# WORK TO COMPLETE
1 > In the rally interview, what type of car does the interviewee say he and Colin are running?
2 > Write the next part of the rally interview, picking up after its final sentence.

# SUPPLIED PASSAGE
* Start *

Q:
Are you and Colin going to show them how it is done?
NG:
I am sure Colin will show them a few tricks or two, but we are running in an open class car, which is a more powerful version of a Group N production car and then we have got to use the organisers' notes and we don't know what they are like. We have got to run on stages we have not run on before and we will have to see how all these things pile-up. I am sure though that Colin's ability will make up for a lot of things and he will no doubt give the spectators something to smile at.
Q:
Looking forward to it then?
NG:
Yeah absolutely, when you have got the opportunity to go out and perform it is great, because that is in your blood. But when you have actually got a proper competition and you can go out to win, because this is a serious event, then it just adds to it all. We have been in this sport for so many years now and you take in your stride really. Doing just the odd event now and then, it a nice way for us to wind things down.
Q:
What have you made of the WRC this season, Sebastien Loeb has been pretty dominant hasn't he?
NG:
Yeah he has. I think that was always going to be the case. The big question was how the new Ford was going to perform. It was always going to be a question of reliability from the start and that's the way it has panned out. It has been exceptionally quick but has then broken down and they are still having some dramas from time to time, but even so they are getting there now with the car and they will put in a serious charge towards the end of the year, that, I am sure of. But at the moment Sebastien has got a good hold on the championship and there is nobody else as quick as him. The
Subaru with
Petter Solberg, they are not really at the races anymore, so all Sebastien has got to do, even if Marcus Gronholm goes off winning all the rallies left, is pick up eight points and finish in second. So I think the championship really is
Citroen's and
Sebastien Loeb's for the taking again this year.

* End *

# INFORMATION SUPPLIED

* Start *

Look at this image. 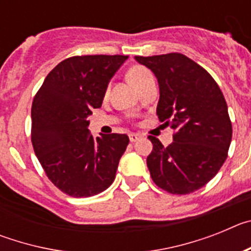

* End *

# ANSWERS PER TASK
1 > An open class car, which is a more powerful version of a Group N production car.

2 >
Q:
What do you make of Sebastien's form in light of the fact the Xsara WRC is run by Kronos and not Citroen Sport?
NG:
Well I think as far as the championship is concerned it is going to be only the second time that a private team has ever won the world championship - and the first person to have done that was David Sutton. He has been there for 25 years and now he is going to lose out, which he doesn't mind. But I think when you look at Kronos, yes, there are a lot of their own guys running the team, but there is also a hell of a lot of Citroen personnel in there. So I think it is great for Kronos, they have put a lot of work into it and in fairness they have had a great car from the start of the year and it has continued to be dominant this year. So, all-told, I think it will be a wonderful end of year party for them, I am sure.
Q:
There have been some changes announced by the
FIA recently, on the regulation and calendar front. What have you made of those changes?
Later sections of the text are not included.